Research the recommended spend on marketing, based on your specialty. For newer dental practices, it’s recommended to spend about 20% of annual revenue on marketing, but in one survey, 7% of dentists said they spend nothing at all on this.

5. Operations 

The operations section details the day-to-day functions and requirements of your practice, and can include the following: 

  • Location and premises. Include why you chose your location, the number of operatories you will have, and whether you will own or lease the space.
  • Hours of operation. Describe what the work week looks like for every employee and associate.
  • Staffing. Include recruitment plans, staff roles, compensation, and personnel policies. Identify the resources you are using to create job descriptions.
  • Equipment and supplies. Describe the equipment required now and in the future, and who your major suppliers will be. 


This can be a good time to start thinking about creating a manual of standard operating procedures and office policies. Read about why these are helpful and what they include.

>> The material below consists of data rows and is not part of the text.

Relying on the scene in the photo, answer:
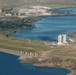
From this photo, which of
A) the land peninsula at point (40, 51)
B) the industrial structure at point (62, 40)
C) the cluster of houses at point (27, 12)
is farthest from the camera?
the cluster of houses at point (27, 12)

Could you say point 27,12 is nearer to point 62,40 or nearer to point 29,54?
point 62,40

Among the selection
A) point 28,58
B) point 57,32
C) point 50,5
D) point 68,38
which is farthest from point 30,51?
point 50,5

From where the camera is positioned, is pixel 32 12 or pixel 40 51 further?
pixel 32 12

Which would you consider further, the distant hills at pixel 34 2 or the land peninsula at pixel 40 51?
the distant hills at pixel 34 2

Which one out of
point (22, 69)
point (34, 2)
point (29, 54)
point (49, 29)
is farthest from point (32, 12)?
point (22, 69)

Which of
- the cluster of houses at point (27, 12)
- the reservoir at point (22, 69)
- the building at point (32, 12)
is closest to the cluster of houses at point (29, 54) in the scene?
the reservoir at point (22, 69)

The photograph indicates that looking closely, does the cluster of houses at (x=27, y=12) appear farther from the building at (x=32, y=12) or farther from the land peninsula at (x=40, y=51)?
the land peninsula at (x=40, y=51)

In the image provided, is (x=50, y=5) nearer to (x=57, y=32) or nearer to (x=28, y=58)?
(x=57, y=32)

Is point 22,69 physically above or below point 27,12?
below
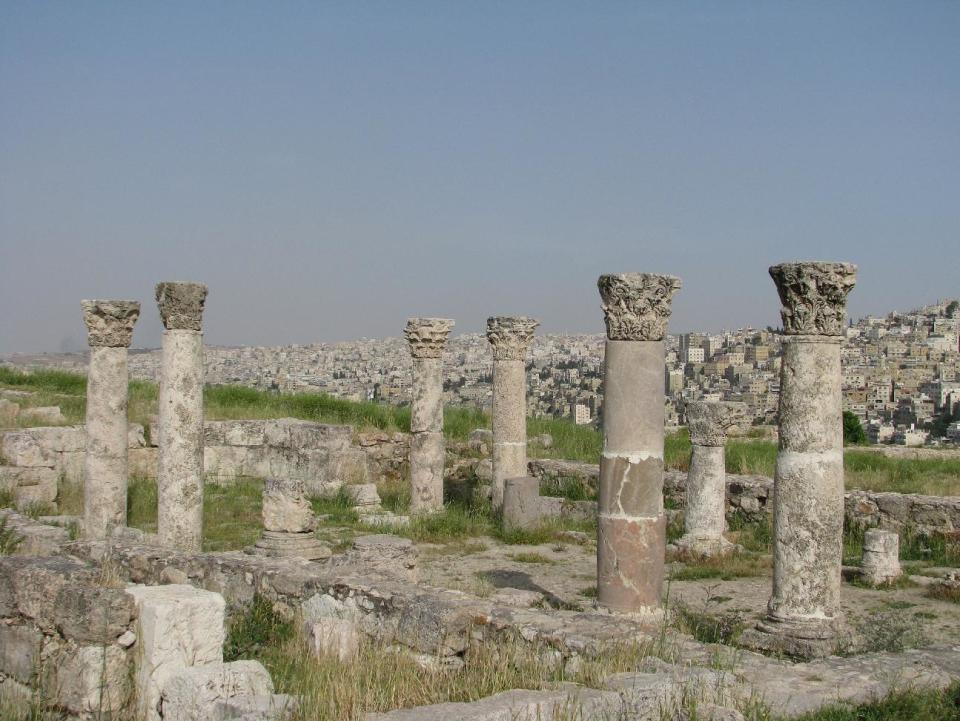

6. Business continuity plan 

COVID-19 has proven that practice owners need a solid back-up plan if forced to close unexpectedly. Business continuity planning (BCP) involves creating a system of prevention and recovery from potential threats, as well as policies for how to maintain operations as much as possible. The plan ensures that personnel and the assets of your practice are protected, that staffers will be paid, and that you will be able to pivot quickly in the event of a disaster or other event. It also can help mitigate risk and protect against liabilities. At minimum, you’ll want to include: 

  • Communication plan. Describe how your staff will manage the communication with your patients/clients and one another in the event the practice is forced to close.
  • Cash reserves. Explain how much you have in cash reserves and/or if you have a line of credit for your business operations to keep things going in a downturn.


Work with an insurance company specializing in your field and discuss what is needed both in the event of a disaster as well as in other areas of practice.

7. Financial forecast 

The financial forecast is probably the most difficult section to complete, as well as the most important. Look at these key areas: 

  • Income and cash flow. Report projections for the first 12 months of practice operation.
  • Capital and operating expenses. This refers to the total funds needed to build and operate your practice. Be specific and include categories, such as contractor costs, loan payments, staff salaries, rent, utilities, lab fees, supplies, and even seemingly minor expenses.
  • Startup costs. Detail your projected expenditures and how much you need in financing to build and launch your practice. Make note of the terms you are looking for (duration, interest rate, monthly payment, etc.). Also include any personal assets you will be contributing to the project.


The financing package you receive from your lender may be based on the numbers in your forecast. To be as accurate as possible, you may want to enlist the help of financial experts who have worked with practice owners in your specialty.

A final note: Consult with your advisors to ensure your business plan is realistic, and set an annual date to review and refresh your plan. Building a business plan today may help you build a bright and successful career, and updating it regularly can help keep you growing.